While casting Crack Up, the filmmakers must have made a clerical error. How else to explain Pat O'Brien playing an art critic and Herbert Marshall a cop? Still, it works because Pat O'Brien is pretty bad ass: he makes art criticism seem like a gritty profession. As usual, he drags me, kicking and screaming into liking him. Herbert Marshall is pretty urbane for a cop, but he is supposed to be an undercover agent from Scotland Yard. I guess that makes a difference.
Despite the weird casting, Irving Reis' highly competent direction ended up selling me on this film noir. Reis seamlessly strings together the various set pieces, including, my favorite sequence: O'Brien on the run from the law in a penny arcade. Deft camera movement and clever editing work together to turn a guy standing around pretending to play a video into edge-of-your-seat action.
The script is less good--at times, not even up to the level of a decently written teleplay. An overly enthusiastic writer gives Marshall a rant about how Americans don't appreciate their law enforcement, thus ruining the surprise revelation of Marshall's cop identity. At least the writers do manage to keep track of the plot twists. I like film noir best when it's not so grand at the expense of logic. If I get to the end of the movie and feel that I've learned something about the nature of good and evil but still don't know who dunnit, I get a little peevish. Yeah, I'm talking about you, Big Sleep! No, of course, I'm not saying that Crack Up is better than The Big Sleep--just that it annoyed me less.
O'Brien plays George Steele, whom we first meet in the throes of an alcoholic bender and apparent mental breakdown. In typically circuitous noir style, we soon learn that he began his evening aboard a train that crashed. The problem? The cops have no record of a train wreck. Even in 1946, they kept track of that kind of stuff. So it's not looking good for our hero's sanity. One of his museum colleagues (Claire Trevor) agrees to help him clear his name. He retraces his steps, beginning with another ride on the same train that made him loopy. So far it's a little Lady Vanishes with a some Spellbound tossed in for good measure.
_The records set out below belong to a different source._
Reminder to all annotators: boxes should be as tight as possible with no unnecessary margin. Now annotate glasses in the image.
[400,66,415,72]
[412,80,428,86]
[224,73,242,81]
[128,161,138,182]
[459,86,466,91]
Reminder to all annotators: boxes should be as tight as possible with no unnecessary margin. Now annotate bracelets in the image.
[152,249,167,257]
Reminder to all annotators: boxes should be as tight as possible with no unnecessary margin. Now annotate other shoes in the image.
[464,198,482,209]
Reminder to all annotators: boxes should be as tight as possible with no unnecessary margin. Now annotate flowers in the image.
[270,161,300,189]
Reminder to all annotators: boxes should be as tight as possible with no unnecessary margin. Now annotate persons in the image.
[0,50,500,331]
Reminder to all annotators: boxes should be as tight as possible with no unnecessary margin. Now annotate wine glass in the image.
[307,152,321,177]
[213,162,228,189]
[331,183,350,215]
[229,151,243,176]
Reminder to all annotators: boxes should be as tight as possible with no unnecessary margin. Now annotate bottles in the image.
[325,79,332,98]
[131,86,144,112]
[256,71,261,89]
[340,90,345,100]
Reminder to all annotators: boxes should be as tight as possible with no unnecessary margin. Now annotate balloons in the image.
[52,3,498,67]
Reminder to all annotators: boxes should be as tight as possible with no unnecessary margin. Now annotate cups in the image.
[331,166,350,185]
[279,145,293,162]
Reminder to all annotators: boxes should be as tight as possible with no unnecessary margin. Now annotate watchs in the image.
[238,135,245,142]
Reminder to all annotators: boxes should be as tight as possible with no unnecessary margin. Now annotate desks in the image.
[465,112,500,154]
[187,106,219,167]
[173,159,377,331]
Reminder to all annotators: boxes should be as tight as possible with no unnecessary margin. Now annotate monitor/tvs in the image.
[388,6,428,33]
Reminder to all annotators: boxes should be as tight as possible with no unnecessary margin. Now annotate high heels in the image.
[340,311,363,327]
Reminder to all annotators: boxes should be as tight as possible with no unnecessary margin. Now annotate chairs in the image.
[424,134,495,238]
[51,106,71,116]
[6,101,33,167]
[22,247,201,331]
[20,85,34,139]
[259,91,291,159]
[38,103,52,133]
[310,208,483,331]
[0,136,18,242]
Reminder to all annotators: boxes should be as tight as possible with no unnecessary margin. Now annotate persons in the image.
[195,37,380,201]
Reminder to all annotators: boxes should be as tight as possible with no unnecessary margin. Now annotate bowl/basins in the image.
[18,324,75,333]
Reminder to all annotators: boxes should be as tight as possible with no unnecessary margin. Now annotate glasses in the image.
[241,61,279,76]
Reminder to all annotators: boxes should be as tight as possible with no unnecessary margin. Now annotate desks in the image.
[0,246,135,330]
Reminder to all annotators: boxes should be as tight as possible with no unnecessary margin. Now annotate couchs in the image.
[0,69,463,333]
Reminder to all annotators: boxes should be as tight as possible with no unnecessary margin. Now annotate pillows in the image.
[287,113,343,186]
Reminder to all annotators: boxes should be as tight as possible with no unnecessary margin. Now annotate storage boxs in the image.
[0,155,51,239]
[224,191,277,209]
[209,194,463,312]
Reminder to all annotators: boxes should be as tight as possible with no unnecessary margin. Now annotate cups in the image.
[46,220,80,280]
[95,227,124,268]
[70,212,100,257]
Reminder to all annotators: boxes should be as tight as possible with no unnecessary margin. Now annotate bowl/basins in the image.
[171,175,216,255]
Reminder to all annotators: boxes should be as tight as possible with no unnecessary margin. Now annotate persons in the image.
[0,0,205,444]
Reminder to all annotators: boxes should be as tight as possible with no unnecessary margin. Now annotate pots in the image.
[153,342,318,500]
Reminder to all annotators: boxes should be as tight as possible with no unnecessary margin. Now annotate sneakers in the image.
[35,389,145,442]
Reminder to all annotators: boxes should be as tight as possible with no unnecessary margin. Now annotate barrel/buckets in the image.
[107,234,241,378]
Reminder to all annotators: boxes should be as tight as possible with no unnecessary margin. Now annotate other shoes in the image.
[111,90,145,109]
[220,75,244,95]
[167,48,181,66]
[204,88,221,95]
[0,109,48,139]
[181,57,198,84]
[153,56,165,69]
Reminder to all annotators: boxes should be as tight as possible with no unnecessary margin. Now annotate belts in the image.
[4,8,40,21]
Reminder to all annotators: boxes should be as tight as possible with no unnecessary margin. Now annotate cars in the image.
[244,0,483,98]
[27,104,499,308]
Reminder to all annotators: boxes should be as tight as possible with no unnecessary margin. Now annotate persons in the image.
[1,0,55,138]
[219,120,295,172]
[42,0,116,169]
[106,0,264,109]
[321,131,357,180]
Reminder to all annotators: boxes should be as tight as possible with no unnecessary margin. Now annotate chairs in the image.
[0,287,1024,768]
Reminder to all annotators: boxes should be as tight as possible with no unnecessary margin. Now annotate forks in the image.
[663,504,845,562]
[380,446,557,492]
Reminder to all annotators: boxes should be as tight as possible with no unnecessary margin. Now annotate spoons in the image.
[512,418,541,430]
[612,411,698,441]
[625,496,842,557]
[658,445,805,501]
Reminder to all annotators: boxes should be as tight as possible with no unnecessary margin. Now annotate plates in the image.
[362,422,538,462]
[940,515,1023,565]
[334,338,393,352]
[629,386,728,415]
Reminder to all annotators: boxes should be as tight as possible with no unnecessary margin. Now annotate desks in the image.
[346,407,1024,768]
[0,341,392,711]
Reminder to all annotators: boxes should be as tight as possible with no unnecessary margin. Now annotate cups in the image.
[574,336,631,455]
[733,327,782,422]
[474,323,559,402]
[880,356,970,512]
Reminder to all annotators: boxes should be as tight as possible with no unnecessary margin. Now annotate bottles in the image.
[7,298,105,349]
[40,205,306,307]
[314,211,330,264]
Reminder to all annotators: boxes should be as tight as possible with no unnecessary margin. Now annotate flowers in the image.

I'm fine with derivative filmmaking, but in those particular Hitchcock films, it’s the romance that keeps me coming back. Here, Claire Trevor manages to play both gal Friday and mysterious dame. Her friendship with O’Brien teeters on the edge of romance and, although it's not a huge surprise when they hook up, it's satisfying. Marshall provides the third side of the triangle, but that plot element doesn't really work. He and Trevor have no chemistry, and in one scene she admits that he makes her miserable. If it weren't for Marshall’s sudden uptick in energy at the end of the movie, I would want to give him B-12 shots. Eventually, however, he solves the crime with panache and starts to seem like an actor who might be worthy of a detective series of his own.
Speaking of detective series, I let out an internal "squee" every time someone in the movie called O'Brien "Mr. Steele." I can't help but wonder if the creators of my all-time favorite TV show, Remington Steele, weren't referencing Crack Up. If you gave Pat O'Brien's wardrobe to a woman, turned the urbane undercover cop into an urbane undercover con man, kept the references to art theft and forgery, squinted and stood back twenty paces, you might have Remington Steele.
Thanks to the epic series The 100 Greatest Posters of Noir, I will never take movie advertisements at face value again. This poster is terrible. If Where Danger Lives did a 100 Worst, this might well make the list. The title is too small and the tagline is too big. The cracked font is an obvious concept carried out in a half-assed fashion, and, combined with the green, the whole thing reminds me of a turtle. Claire Trevor looks nothing like the poor woman on the poster, who appears to have a painfully broken leg. Pat O'Brien’s portrait does him no favors, either. Herbert Marshall gets third billing, but his portrait dominates the poster. Maybe the artist was a secret Herbert Marshall fan? Nah: no one with such good taste could turn out this little fiasco.